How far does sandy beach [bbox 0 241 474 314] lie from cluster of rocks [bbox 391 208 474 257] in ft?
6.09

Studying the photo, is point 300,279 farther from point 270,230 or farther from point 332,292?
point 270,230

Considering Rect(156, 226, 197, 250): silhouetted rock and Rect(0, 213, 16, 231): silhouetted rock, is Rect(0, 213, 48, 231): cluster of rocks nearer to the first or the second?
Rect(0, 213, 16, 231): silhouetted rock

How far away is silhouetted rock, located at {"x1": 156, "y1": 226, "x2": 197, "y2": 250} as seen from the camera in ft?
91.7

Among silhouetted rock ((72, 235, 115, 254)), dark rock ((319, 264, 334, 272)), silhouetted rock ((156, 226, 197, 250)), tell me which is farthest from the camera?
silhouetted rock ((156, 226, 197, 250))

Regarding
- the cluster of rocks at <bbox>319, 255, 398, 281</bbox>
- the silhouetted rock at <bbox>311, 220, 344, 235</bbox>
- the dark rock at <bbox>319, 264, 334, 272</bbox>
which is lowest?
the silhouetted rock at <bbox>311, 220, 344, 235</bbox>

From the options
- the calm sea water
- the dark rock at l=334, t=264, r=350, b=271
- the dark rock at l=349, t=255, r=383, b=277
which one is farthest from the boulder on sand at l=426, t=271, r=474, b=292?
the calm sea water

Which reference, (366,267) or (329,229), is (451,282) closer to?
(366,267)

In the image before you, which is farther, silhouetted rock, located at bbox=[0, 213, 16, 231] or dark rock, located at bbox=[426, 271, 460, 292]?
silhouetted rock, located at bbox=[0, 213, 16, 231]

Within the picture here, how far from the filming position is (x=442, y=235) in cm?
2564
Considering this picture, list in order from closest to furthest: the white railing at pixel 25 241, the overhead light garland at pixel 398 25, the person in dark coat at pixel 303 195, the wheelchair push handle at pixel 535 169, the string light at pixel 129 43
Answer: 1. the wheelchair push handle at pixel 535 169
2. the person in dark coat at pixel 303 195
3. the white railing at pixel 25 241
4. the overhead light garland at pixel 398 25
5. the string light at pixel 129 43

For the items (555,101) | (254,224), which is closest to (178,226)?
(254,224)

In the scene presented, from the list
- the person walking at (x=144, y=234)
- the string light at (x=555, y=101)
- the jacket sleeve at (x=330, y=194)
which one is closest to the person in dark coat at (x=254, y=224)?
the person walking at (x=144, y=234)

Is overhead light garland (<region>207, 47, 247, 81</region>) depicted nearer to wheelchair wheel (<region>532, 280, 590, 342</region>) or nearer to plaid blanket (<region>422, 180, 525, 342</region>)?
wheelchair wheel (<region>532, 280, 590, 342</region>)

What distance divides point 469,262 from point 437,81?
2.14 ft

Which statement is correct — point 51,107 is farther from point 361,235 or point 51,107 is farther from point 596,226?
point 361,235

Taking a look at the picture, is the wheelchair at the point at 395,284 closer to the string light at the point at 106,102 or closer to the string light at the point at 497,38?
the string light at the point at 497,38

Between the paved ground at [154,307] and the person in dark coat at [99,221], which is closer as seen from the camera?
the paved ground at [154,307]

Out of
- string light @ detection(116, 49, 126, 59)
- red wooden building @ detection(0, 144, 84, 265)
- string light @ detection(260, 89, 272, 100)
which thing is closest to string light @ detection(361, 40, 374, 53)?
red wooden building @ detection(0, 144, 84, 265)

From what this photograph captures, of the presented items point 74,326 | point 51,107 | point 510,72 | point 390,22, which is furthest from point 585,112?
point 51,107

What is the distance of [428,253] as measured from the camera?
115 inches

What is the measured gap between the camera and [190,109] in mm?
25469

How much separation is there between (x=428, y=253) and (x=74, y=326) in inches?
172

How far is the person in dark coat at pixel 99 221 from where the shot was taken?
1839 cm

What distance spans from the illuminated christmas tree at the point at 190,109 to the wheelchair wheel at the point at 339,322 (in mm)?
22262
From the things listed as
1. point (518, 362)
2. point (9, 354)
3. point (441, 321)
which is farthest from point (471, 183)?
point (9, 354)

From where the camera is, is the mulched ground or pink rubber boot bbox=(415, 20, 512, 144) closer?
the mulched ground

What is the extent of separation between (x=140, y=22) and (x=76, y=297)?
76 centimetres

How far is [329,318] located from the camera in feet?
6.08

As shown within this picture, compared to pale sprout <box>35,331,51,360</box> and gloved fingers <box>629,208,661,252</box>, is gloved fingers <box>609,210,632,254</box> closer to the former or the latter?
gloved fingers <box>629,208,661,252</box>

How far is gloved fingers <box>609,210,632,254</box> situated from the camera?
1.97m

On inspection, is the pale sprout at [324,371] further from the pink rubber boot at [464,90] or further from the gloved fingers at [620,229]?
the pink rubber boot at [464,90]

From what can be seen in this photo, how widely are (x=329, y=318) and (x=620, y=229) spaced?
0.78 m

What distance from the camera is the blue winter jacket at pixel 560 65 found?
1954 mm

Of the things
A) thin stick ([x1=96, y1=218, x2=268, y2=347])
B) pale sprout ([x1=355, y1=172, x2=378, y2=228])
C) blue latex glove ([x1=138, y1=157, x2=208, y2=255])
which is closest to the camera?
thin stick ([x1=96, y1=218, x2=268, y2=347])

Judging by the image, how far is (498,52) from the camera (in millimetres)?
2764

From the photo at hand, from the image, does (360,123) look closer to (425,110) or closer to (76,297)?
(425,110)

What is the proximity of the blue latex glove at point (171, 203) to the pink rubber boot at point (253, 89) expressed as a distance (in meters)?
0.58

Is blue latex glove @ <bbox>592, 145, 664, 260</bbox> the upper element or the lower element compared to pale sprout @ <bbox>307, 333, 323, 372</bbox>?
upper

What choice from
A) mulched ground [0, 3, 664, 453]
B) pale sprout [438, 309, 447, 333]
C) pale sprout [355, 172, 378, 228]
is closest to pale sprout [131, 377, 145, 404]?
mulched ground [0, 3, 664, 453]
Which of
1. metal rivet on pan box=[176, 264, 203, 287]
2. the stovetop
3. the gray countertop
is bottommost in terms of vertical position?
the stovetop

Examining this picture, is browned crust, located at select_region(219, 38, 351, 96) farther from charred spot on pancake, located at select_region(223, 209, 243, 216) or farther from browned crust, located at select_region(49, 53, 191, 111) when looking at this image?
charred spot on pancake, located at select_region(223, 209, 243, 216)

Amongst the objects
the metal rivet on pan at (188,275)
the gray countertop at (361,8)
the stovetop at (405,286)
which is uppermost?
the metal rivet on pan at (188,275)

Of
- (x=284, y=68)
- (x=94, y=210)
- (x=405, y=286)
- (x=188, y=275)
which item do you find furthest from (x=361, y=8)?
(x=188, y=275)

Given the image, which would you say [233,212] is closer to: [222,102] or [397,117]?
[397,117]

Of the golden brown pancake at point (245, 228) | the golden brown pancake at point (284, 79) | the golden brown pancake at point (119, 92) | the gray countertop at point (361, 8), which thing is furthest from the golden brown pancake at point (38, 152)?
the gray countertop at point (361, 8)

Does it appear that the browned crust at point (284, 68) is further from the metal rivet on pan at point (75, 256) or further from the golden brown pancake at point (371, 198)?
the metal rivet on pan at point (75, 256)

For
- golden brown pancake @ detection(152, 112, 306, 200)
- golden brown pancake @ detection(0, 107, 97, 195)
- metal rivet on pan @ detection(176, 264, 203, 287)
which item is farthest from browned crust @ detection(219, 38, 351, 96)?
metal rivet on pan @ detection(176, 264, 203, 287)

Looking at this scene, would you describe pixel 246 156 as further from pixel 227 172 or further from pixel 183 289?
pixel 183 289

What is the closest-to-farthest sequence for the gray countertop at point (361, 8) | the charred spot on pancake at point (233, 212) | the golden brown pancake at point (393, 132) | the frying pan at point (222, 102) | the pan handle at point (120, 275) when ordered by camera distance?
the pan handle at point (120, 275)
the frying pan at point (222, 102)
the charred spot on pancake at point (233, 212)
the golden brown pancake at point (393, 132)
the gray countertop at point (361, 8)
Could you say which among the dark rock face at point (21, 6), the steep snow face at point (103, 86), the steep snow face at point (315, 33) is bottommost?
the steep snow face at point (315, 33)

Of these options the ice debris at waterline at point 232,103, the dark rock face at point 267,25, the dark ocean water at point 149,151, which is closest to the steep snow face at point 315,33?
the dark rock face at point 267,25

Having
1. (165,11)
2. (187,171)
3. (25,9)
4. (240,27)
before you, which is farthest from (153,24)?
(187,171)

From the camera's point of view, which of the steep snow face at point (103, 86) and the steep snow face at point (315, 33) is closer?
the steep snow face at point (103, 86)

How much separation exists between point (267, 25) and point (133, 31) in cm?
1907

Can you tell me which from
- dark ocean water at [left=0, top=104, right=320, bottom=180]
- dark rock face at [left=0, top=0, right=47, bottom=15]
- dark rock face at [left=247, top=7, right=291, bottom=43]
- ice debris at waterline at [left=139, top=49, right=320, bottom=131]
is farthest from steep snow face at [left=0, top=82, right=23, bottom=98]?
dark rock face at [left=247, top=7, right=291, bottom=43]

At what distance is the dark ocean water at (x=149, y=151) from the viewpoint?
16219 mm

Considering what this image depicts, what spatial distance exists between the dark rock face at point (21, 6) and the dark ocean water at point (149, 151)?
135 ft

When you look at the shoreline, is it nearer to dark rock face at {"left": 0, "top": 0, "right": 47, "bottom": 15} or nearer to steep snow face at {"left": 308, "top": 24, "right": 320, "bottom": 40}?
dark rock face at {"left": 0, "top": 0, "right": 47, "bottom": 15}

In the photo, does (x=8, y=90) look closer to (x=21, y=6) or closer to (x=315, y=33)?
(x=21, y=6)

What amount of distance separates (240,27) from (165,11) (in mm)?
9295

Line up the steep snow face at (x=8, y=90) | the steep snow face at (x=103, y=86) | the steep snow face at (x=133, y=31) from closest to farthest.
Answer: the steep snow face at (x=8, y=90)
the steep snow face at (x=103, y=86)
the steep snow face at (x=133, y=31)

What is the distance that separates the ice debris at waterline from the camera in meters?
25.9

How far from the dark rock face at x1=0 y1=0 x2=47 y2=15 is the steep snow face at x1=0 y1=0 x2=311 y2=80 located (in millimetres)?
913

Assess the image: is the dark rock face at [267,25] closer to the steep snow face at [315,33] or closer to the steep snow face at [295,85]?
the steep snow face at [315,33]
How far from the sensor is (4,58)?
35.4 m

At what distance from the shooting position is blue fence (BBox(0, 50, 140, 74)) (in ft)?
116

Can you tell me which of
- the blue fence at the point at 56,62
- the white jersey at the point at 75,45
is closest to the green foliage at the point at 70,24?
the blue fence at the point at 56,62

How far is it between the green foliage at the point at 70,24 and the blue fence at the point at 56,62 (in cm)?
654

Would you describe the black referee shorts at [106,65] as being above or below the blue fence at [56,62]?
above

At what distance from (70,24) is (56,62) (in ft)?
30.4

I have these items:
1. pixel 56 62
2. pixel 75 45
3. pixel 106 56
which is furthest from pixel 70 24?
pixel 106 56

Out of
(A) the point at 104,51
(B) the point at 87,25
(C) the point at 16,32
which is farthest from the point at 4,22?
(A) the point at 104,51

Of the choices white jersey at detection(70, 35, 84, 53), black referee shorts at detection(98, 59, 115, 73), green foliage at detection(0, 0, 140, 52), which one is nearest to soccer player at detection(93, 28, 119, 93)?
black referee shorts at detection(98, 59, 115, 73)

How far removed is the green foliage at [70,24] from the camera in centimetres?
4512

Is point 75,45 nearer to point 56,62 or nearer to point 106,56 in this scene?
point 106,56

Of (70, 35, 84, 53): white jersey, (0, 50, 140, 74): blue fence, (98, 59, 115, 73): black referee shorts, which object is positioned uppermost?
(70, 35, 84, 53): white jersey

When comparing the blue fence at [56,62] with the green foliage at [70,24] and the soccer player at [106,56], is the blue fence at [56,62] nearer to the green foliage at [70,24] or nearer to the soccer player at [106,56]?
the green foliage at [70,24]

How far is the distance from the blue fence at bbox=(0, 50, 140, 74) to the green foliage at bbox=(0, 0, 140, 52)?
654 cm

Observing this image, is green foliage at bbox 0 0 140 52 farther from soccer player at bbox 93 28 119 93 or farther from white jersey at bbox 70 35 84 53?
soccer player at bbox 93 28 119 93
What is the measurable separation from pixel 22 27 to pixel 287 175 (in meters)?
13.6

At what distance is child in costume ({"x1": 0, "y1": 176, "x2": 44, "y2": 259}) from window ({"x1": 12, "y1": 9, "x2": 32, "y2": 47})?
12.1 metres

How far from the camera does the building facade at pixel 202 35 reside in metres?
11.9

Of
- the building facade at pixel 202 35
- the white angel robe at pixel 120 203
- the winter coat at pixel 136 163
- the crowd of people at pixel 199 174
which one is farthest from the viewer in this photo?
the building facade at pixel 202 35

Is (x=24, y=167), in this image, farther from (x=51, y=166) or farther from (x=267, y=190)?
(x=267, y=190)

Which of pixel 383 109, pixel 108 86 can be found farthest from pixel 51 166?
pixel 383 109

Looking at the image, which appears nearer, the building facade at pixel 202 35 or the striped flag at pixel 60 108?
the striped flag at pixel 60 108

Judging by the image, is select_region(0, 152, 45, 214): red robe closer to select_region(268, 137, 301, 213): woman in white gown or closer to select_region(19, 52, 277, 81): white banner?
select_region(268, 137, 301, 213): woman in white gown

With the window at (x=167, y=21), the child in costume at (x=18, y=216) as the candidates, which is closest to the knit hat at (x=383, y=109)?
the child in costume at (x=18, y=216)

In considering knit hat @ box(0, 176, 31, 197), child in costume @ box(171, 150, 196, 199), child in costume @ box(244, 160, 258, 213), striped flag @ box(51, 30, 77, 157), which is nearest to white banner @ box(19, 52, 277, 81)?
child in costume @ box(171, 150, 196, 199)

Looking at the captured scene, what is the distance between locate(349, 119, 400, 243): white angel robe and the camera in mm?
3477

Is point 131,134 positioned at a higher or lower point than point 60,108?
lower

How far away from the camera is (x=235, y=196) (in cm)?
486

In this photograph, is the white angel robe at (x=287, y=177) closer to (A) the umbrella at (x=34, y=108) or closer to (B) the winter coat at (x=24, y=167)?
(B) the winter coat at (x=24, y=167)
□ □ □
_THE EXERCISE_: Set down, word for word, only the lines running from the line with "Is (x=24, y=167), in" to the last line of the listing above. Both of those lines belong in your answer.

_OUTPUT OF THE TASK_:
Is (x=24, y=167), in this image, farther from (x=51, y=166) or farther from (x=267, y=190)?
(x=267, y=190)

Which of pixel 383 109, pixel 108 86 can be found farthest from pixel 51 166?
pixel 383 109

Looking at the image, which appears nearer, the building facade at pixel 202 35 or the striped flag at pixel 60 108?
the striped flag at pixel 60 108

Judging by the image, is select_region(0, 152, 45, 214): red robe closer to select_region(268, 137, 301, 213): woman in white gown or closer to select_region(19, 52, 277, 81): white banner?
select_region(268, 137, 301, 213): woman in white gown

With the window at (x=167, y=21), the child in costume at (x=18, y=216) as the candidates, which is closest to the knit hat at (x=383, y=109)?
the child in costume at (x=18, y=216)

In considering knit hat @ box(0, 176, 31, 197), child in costume @ box(171, 150, 196, 199), child in costume @ box(244, 160, 258, 213), striped flag @ box(51, 30, 77, 157), which is nearest to white banner @ box(19, 52, 277, 81)?
child in costume @ box(171, 150, 196, 199)

Looking at the captured scene, what is the distance between locate(349, 119, 400, 243): white angel robe and the camera in mm?
3477

Is point 131,134 positioned at a higher or lower point than point 60,108?
lower

How far away from the camera is (x=235, y=196) (in cm)?
486

In this photograph, is the white angel robe at (x=287, y=177) closer to (A) the umbrella at (x=34, y=108) or closer to (B) the winter coat at (x=24, y=167)?
(B) the winter coat at (x=24, y=167)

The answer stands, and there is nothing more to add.